Henry Howard Finnell (October 27, 1894 - September 7, 1960) was an agronomist and erosion specialist who pioneered methods to combat soil erosion during the Dust Bowl that afflicted North America in the 1930s.

He was born in Oakley, Hinds County, Mississippi, the son of Jesse and Jerusha Finnell. When he was a child, his family moved to Indian Territory. He graduated from Oklahoma Agricultural and Mechanical College (OAMC) in 1917 with a B.Sc.

He was foreman of the OAMC Research Station from 1917 to 1920 and director of the Panhandle A&M Experiment Station from 1923 to 1934. He made a series of studies and published reports outlining more efficient methods of utilizing water in the semi-arid southern Great Plains region, such as terracing and contour plowing. His findings were mostly ignored until the prolonged drought of the 1930s led to the Dust Bowl. In 1934, the federal Soil Erosion Service established the Dalhart Wind Erosion Control Project, and placed Finnell in charge.

The next year, he was sent to head the Region Six office of the Soil Conservation Service (the successor of the Soil Erosion Service) in either Amarillo or Dalhart, Texas. He was now responsible for conservation efforts for the entire Dust Bowl.
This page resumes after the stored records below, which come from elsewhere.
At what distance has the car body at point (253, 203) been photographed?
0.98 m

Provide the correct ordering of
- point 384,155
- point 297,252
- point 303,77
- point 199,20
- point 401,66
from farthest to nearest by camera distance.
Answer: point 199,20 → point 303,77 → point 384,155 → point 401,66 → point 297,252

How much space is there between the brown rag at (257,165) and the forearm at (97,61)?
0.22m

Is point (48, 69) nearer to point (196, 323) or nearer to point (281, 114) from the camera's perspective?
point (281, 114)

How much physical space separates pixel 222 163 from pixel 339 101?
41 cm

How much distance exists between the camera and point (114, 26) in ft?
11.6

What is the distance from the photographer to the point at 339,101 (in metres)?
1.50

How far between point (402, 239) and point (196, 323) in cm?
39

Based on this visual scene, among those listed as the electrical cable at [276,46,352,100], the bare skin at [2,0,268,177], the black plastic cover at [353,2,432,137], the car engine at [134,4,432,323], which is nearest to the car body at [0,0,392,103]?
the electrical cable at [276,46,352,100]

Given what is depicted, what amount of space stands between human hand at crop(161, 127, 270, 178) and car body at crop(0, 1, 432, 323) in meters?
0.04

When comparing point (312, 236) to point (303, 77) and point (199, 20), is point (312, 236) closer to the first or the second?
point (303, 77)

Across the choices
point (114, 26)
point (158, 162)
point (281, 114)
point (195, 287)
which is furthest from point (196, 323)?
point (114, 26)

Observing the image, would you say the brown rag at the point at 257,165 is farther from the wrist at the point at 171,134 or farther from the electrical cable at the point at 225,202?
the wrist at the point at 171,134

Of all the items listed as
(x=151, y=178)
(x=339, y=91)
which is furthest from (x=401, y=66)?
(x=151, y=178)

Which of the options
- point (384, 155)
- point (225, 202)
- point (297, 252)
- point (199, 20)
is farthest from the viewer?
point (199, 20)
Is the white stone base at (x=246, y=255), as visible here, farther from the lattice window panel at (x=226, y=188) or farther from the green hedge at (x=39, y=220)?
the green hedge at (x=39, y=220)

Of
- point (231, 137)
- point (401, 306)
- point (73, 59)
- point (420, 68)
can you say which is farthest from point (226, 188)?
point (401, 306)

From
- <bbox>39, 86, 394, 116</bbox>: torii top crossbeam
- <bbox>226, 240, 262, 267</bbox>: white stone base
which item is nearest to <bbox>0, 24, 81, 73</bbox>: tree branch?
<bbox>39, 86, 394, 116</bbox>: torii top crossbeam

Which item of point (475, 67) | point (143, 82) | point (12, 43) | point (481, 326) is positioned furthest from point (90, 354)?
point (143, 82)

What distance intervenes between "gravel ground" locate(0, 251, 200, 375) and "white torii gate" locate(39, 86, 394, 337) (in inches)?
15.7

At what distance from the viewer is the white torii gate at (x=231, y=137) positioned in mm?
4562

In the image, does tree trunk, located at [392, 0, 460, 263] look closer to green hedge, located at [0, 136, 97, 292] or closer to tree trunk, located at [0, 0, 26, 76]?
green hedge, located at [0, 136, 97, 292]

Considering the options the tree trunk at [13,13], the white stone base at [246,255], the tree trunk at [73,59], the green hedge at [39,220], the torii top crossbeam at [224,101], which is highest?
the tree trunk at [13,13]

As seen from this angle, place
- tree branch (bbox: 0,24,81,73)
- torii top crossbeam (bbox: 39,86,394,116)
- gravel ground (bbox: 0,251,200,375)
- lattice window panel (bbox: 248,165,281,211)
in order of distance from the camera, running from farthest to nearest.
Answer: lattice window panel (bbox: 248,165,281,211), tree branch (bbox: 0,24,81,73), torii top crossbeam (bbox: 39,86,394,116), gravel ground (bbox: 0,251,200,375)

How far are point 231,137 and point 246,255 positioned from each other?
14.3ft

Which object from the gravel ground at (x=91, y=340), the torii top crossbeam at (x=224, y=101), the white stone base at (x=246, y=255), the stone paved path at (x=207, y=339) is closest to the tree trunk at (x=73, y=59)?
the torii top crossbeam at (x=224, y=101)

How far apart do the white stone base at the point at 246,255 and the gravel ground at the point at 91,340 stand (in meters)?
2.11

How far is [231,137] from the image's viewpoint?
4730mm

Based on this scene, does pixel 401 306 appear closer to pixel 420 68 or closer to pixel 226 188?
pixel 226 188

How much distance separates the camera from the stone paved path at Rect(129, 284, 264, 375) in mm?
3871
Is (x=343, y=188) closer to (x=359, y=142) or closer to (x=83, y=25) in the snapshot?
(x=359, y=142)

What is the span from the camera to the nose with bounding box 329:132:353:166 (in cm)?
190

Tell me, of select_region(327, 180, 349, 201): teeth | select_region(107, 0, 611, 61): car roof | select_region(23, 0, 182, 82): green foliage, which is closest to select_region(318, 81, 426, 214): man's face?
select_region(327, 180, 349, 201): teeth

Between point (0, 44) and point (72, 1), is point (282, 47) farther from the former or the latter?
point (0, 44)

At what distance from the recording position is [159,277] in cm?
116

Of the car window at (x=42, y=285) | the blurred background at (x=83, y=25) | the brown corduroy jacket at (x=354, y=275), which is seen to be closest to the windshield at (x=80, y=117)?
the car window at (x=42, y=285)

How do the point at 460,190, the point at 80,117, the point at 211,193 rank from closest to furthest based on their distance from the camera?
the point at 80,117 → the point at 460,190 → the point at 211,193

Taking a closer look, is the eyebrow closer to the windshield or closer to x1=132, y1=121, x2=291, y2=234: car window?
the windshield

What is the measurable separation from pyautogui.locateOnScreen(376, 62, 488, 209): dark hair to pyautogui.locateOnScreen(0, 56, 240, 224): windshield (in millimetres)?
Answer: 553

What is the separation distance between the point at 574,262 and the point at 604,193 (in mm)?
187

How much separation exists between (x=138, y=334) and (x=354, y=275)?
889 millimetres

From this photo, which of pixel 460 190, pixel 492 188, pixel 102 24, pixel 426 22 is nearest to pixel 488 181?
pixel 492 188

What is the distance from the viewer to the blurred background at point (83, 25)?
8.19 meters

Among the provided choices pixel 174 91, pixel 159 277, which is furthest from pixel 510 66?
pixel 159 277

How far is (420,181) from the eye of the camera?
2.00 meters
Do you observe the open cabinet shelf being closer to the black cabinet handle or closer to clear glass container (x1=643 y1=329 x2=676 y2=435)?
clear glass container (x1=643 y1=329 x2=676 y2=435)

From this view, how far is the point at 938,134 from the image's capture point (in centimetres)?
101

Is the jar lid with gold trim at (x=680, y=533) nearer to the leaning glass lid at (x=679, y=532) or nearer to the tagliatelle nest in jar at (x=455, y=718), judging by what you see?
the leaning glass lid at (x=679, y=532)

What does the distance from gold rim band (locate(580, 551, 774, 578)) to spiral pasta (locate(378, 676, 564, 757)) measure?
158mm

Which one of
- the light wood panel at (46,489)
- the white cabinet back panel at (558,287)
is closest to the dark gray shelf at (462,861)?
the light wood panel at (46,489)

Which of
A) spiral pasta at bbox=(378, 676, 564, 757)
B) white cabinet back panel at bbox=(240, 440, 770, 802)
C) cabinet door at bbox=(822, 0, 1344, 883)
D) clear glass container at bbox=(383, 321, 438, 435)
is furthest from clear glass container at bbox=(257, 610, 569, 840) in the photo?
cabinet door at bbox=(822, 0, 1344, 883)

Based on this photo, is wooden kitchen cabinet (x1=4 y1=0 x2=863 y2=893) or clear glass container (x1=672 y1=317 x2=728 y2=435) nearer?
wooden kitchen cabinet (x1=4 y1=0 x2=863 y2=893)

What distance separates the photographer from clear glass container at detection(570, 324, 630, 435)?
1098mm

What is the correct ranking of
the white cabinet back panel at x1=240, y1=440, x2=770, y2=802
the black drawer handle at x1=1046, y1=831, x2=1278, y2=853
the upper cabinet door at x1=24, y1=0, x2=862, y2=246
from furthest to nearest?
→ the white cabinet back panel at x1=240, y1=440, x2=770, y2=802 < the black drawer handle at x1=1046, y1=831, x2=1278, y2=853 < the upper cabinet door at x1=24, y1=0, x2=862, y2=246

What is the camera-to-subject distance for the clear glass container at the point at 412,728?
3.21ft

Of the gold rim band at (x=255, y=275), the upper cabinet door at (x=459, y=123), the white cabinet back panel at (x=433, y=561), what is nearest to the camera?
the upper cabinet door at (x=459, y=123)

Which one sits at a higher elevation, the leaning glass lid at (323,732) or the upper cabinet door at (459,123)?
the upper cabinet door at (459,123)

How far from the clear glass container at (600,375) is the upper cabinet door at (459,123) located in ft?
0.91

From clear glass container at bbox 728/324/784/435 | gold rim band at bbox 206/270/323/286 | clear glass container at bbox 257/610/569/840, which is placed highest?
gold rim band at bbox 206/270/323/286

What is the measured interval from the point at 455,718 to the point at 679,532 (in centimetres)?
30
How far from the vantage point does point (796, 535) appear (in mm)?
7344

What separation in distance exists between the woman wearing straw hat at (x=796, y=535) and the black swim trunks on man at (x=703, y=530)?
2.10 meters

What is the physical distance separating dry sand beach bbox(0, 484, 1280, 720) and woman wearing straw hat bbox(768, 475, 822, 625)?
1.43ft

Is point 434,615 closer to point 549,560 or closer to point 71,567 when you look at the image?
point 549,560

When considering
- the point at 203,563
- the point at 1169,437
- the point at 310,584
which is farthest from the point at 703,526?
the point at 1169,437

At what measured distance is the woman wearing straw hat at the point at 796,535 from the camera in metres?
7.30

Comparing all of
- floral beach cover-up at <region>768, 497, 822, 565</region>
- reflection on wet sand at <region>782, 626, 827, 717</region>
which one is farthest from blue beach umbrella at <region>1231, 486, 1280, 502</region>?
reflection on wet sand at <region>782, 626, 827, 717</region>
His ideas were put to the test and proved extremely successful. By May 1936, nearly 40,000 farmers had adopted his methods, "and 5.5 million acres were under new terraced and contour-listed cultivation. At the end of 1937, despite the persistent dust storms, the amount of dangerously eroded land had been reduced by more than half." He remained regional director until 1942.

Finnell continued to study wind erosion and land use for the government until his retirement in 1959. He died the following year at his home in California.